The prosecutor's decision, "speaks volumes to the issue that position, influence and wealth carries in seeking justice," Cronin wrote to Rice in December after learning of the arrangement.
She said she met with prosecutors last year and voiced her objections, but never received a response to her two letters.
A spokesman for Rice said prosecutors had responded to the one letter she sent -- which they say was sent twice -- and discussed her concerns in person and on the telephone.
"The district attorney's office has prosecuted dozens of public officials and in each case has pursued outcomes based on provable evidence and available facts," Rice's office said in a statement.
Harounian, the deputy mayor of Kings Point and the owner of a Manhattan Persian rug business, entered into the agreement, called an adjournment in contemplation of dismissal, on Monday in First District Court in Hempstead.

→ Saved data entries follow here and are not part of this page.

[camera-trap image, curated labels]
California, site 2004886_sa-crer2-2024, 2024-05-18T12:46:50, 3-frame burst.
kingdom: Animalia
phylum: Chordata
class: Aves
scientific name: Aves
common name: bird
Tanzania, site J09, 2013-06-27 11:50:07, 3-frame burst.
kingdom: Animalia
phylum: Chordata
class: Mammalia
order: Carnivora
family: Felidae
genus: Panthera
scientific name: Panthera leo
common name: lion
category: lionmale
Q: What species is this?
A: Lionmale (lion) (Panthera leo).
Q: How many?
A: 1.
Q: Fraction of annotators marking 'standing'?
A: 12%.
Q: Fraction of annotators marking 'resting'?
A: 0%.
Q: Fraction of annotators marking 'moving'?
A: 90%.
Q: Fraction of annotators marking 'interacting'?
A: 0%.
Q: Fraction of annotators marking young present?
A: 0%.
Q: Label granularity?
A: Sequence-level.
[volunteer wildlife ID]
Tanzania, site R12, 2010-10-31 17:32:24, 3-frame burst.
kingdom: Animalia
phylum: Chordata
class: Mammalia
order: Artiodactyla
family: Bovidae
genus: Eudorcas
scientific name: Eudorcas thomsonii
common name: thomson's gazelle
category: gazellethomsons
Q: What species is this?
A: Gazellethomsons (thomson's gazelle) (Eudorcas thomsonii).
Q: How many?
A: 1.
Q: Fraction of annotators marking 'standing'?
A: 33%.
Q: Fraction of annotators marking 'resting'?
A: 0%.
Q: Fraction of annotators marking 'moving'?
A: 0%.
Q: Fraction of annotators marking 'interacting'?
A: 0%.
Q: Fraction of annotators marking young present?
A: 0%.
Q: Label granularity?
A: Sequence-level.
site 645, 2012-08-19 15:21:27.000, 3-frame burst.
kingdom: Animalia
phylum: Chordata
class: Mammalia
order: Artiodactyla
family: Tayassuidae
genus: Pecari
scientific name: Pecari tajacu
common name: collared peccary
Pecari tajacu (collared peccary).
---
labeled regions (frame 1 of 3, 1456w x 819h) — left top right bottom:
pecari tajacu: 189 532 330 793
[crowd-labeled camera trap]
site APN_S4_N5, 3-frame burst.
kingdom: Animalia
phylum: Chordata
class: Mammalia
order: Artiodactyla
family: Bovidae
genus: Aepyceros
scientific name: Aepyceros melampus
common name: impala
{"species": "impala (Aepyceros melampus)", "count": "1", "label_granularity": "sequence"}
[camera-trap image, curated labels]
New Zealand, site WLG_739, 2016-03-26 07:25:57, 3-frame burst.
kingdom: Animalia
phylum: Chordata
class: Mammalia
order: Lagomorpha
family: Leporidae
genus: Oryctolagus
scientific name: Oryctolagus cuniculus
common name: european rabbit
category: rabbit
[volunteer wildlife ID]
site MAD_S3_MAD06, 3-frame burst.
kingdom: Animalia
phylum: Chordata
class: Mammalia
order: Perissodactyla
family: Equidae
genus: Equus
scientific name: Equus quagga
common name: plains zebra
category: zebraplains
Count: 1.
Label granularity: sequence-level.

He also agreed to a do-not-harass order of protection for Cronin.
As long as he does not violate the terms of the agreement, the charge of harassment in the second degree, a violation punishable by up to 15 days in jail, will be dropped in six months.
Cronin said the incident occurred on Oct. 26 as she sat in Temple Israel of Great Neck on Old Mill Road with her 11-year-old daughter. She said she was approached by a stranger who asked her a sexually suggestive question.
About a half-hour later, as they were both leaving the temple, she said he approached her again, and this time took her arm and moved it against her chest. She later learned the man was Harounian.
Harounian's attorney, Melvyn Roth of Garden City, said his client entered into the agreement because: "The ultimate result is a dismissal. For practical reasons, it's better to get this resolved now and the charges will be dismissed later, as they should be."